* O QUE FAZER:
- a) Retorne, sem alterações, a parte do trecho sobre as sinfonias de Villa-Lobos que vai de "A Orquestra Sinfônica" até "de Isaac Karabtchevsky.".
- b) De acordo com o trecho sobre as sinfonias de Villa-Lobos, em que período acontece o festival "Viva Villa!"?

* TRECHO:
━━━━━━━━━━━━━━━━━━━━

Sinfonias de Villa-Lobos

  • Preço R$ 90 (box com 6 CDs)
  • Artistas Osesp dirigida por Isaac Karabtchevsky
  • Lançamentos Naxos

A Orquestra Sinfônica do Estado de São Paulo acaba de lançar um pacote de seis CDs que promete mexer na recepção e fortuna crítica da obra de Villa-Lobos (1887-1959): são as quase desconhecidas 11 sinfonias, cujas partituras foram submetidas a uma revisão minuciosa antes de serem gravadas com regência de Isaac Karabtchevsky.

Villa-Lobos em ação como regente, em Paris, em foto sem data - AFP

O trabalho durou sete anos e talvez seja o principal acontecimento fonográfico ligado ao compositor carioca desde "Villa-Lobos par Lui-même", uma caixa de 1991 —também com seis discos— que agrupava gravações regidas pelo músico em Paris no final da vida.

Para marcar o momento, a orquestra realiza o festival "Viva Villa!", uma pré-temporada totalmente gratuita na Sala São Paulo de 20 a 25 de fevereiro.

Mas por que as sinfonias caíram no esquecimento?

Afinal, a "Sinfonia nº 7" foi estreada pela Sinfônica de Londres; a nº 8 no Carnegie Hall de Nova York com a Orquestra de Filadélfia; a nº 11 pela Sinfônica de Boston; e a nº 12 pela Sinfônica Nacional de Washington, todas orquestras de alto nível e prestígio.

A qualidade ruim do material orquestral —que continha centenas de erros— foi, em parte, responsável, pois, sem edição confiável (e disponível) não se tocam nem se gravam obras, o que por sua vez contamina a avaliação crítica.

━━━━━━━━━━━━━━━━━━━━

(Entradas armazenadas)

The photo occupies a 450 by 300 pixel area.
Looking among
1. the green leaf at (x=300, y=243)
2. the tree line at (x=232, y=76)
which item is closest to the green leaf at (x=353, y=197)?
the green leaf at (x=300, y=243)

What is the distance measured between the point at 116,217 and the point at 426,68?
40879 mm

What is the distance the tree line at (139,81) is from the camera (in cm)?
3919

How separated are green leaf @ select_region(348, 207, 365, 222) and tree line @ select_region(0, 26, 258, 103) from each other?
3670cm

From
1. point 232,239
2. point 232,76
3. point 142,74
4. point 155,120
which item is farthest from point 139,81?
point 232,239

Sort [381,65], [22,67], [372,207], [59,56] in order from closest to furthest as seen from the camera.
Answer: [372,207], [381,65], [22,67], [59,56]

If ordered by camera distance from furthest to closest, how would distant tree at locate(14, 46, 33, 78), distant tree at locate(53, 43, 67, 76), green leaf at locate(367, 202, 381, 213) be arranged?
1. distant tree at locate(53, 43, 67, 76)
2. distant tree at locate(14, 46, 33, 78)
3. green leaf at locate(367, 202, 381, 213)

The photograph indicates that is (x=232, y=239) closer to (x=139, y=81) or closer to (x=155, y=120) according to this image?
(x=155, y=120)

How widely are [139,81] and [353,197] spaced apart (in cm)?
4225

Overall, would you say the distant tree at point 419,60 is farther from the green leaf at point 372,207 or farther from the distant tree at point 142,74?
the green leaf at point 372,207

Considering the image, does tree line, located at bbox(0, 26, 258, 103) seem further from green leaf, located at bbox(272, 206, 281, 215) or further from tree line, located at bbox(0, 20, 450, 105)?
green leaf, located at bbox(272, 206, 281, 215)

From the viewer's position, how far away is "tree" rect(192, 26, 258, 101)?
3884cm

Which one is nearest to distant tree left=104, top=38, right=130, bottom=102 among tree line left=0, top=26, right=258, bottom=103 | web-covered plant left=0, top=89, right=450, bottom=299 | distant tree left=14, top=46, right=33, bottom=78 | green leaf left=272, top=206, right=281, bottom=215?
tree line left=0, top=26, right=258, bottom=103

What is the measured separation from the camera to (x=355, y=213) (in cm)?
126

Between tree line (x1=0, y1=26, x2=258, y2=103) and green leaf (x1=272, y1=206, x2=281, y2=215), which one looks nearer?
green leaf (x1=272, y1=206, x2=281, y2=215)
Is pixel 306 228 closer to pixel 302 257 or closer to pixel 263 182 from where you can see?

━━━━━━━━━━━━━━━━━━━━

* RESPOSTAS DO EXERCÍCIO:
- a)
A Orquestra Sinfônica do Estado de São Paulo acaba de lançar um pacote de seis CDs que promete mexer na recepção e fortuna crítica da obra de Villa-Lobos (1887-1959): são as quase desconhecidas 11 sinfonias, cujas partituras foram submetidas a uma revisão minuciosa antes de serem gravadas com regência de Isaac Karabtchevsky.

- b) De 20 a 25 de fevereiro.